WRITTEN INSTRUCTION —
Render the material below as a numbered list with one line per item, skipping blank lines and leaving out the picture.

** Begin DATA FOR PROCESSING **

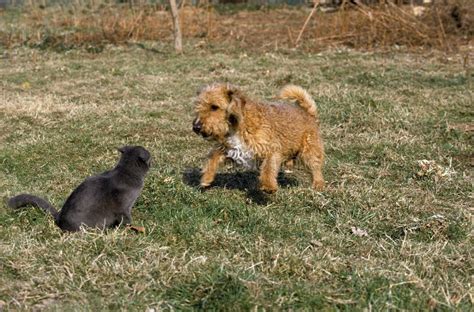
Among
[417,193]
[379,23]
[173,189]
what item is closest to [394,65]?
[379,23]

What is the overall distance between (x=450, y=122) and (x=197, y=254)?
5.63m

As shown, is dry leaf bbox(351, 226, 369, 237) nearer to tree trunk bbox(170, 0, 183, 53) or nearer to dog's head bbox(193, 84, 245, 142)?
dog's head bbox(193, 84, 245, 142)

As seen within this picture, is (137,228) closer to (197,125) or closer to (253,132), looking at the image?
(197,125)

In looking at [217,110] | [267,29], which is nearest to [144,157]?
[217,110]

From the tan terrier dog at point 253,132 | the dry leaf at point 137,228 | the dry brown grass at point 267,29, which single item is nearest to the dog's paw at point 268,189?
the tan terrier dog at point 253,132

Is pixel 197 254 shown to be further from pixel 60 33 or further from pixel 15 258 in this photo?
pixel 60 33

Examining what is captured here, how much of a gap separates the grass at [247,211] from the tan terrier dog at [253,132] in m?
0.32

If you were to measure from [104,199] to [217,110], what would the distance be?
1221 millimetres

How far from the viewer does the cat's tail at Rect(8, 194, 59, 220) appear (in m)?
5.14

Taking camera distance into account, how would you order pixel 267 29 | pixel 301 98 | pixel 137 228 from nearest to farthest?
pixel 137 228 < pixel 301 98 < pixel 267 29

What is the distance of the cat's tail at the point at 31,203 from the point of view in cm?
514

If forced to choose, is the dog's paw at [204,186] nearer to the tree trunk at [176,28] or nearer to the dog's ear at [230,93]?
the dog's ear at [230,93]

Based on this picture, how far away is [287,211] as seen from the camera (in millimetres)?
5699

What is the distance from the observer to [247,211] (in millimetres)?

** End DATA FOR PROCESSING **

EXERCISE OUTPUT —
1. Among
2. [417,193]
3. [379,23]
4. [173,189]
5. what item is closest to [394,65]?
6. [379,23]
7. What is the overall distance between (x=450, y=122) and (x=197, y=254)?
8. 5.63m
9. As shown, is dry leaf bbox(351, 226, 369, 237) nearer to tree trunk bbox(170, 0, 183, 53) or nearer to dog's head bbox(193, 84, 245, 142)?
10. dog's head bbox(193, 84, 245, 142)
11. As seen within this picture, is (137,228) closer to (197,125) or closer to (253,132), looking at the image?
12. (197,125)
13. In looking at [217,110] | [267,29], which is nearest to [144,157]?
14. [217,110]
15. From the tan terrier dog at point 253,132 | the dry leaf at point 137,228 | the dry brown grass at point 267,29, which single item is nearest to the dog's paw at point 268,189?
16. the tan terrier dog at point 253,132
17. Is pixel 197 254 shown to be further from pixel 60 33 or further from pixel 15 258 in this photo?
18. pixel 60 33
19. Examining what is captured here, how much of a gap separates the grass at [247,211] from the tan terrier dog at [253,132] in m?
20. 0.32
21. If you were to measure from [104,199] to [217,110], what would the distance be?
22. 1221 millimetres
23. How far from the viewer does the cat's tail at Rect(8, 194, 59, 220) appear (in m)?
24. 5.14
25. Taking camera distance into account, how would you order pixel 267 29 | pixel 301 98 | pixel 137 228 from nearest to farthest?
26. pixel 137 228 < pixel 301 98 < pixel 267 29
27. What is the distance of the cat's tail at the point at 31,203 from the point of view in cm?
28. 514
29. If forced to choose, is the dog's paw at [204,186] nearer to the tree trunk at [176,28] or nearer to the dog's ear at [230,93]?
30. the dog's ear at [230,93]
31. Based on this picture, how far away is [287,211] as seen from the camera (in millimetres)?
32. 5699
33. What is the distance from the observer to [247,211] (in millimetres)?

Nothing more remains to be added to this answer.